Lanet olası meleğin Éléa'nın rahatını bozmak dışında işi yok muydu? Biraz Dünya'da kafa dağıtıp Araf'a dönecekti işte, sanki sonsuza dek kaçabilecekmiş gibi ne diye bu kadar ciddiye alıyordu ki?
Joaquin'in, omzuna dokunup ya da ona seslenip kızın arkasında olduğunu belli etmesine vakit tanımadan Éléa geriye döndü ve içki bardağını içinden son bir yudum aldıktan sonra mermer tezgaha bıraktı:
"Sevgili kraliçe*! Bu ne güzel sürpriz!"
"Hemen eve dönmeliyiz." dedi adam sabit bir yüzle.
"Sana da merhaba." Éléa ona gözlerini devirdi ve barmenden bir kokteyl daha istedi. "Aynısından-"
"Başka bir şey almıyoruz, teşekkürler." Barmen bir adama, bir de kadına baktı ve kimin isteğini yerine getirmesi gerektiğine karar vermeye çalıştı. Éléa tek kaşını kaldırıp barmenin seçiminde hile yapmaya hazırlansa da Joaquin onun bileğini yakaladı ve çekti.
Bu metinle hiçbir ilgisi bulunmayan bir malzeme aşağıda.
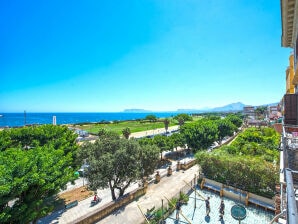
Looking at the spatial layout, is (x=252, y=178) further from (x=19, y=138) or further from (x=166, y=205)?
(x=19, y=138)

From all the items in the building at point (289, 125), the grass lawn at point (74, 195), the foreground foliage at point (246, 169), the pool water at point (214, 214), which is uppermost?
the building at point (289, 125)

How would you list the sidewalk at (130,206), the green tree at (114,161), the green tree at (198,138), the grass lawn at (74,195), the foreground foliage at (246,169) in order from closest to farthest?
the sidewalk at (130,206)
the green tree at (114,161)
the foreground foliage at (246,169)
the grass lawn at (74,195)
the green tree at (198,138)

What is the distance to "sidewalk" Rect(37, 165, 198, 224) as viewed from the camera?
13.6m

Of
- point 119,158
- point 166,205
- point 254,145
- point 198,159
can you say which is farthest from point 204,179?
point 119,158

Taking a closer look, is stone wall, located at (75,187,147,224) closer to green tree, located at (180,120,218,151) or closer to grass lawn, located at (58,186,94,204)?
grass lawn, located at (58,186,94,204)

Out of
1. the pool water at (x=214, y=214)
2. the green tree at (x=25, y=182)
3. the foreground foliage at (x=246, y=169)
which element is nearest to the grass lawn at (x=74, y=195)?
the green tree at (x=25, y=182)

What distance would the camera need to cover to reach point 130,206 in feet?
50.0

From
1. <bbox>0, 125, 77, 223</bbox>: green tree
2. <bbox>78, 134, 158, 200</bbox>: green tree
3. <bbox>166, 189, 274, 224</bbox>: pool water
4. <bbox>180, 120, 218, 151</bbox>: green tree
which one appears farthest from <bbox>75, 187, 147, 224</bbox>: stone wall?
<bbox>180, 120, 218, 151</bbox>: green tree

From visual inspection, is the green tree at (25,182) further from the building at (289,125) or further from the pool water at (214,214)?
the building at (289,125)

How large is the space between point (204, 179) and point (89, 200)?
38.8 feet

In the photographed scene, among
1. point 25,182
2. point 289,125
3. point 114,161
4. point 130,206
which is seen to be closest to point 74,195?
point 130,206

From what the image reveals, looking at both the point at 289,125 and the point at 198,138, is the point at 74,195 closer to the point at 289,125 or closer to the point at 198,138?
the point at 289,125

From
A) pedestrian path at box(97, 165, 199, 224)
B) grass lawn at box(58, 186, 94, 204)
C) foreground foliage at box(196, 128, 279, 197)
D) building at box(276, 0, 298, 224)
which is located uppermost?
building at box(276, 0, 298, 224)

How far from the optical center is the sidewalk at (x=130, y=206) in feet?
44.6
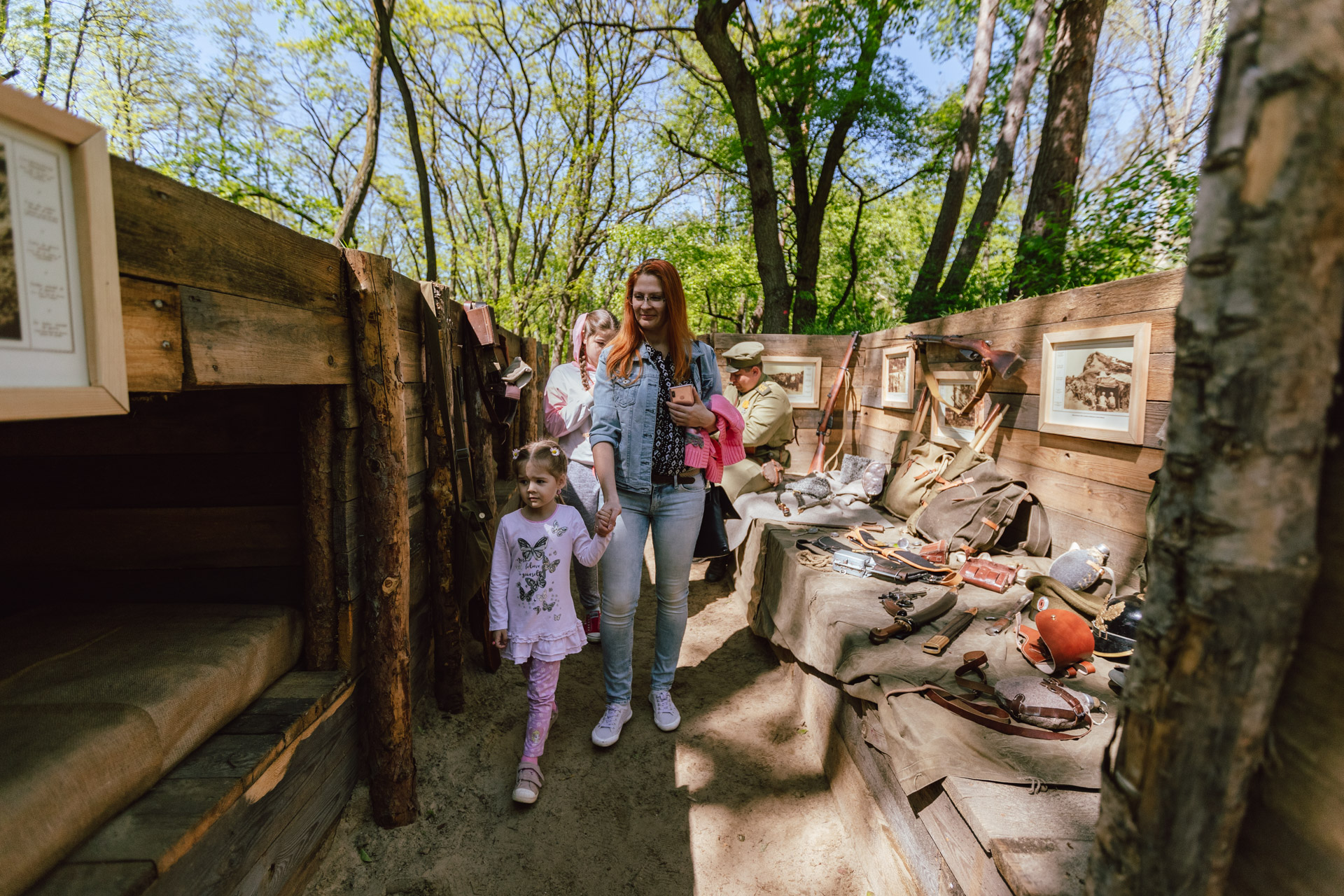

"Sen ne yaptığını sanıyorsun?!"
"Araf kapısı günahkârlarla doldu, kendilerini Cehhennem'e yollayacak görevliyi bekliyorlar ama sen yoksun! Baş Melek'in fark etmesini mi istiyorsun?"
"Etse ne olacak? Kulağımı mı çekecek?" Éléa, gözlerini ondan ayırmayan erkeklerden gözüne çarpan birine göz kırptı. Flört, Dünya'da yaparken en çok eğlendiği şeylerden birisiydi ancak Joaquin'in acelesi vardı ve bunu fark etmişti, onu belinden ittirdi. "Ne var? Sanki sen-"
"Fanilerin kafasını karıştırmaya çalışmıyorum ben."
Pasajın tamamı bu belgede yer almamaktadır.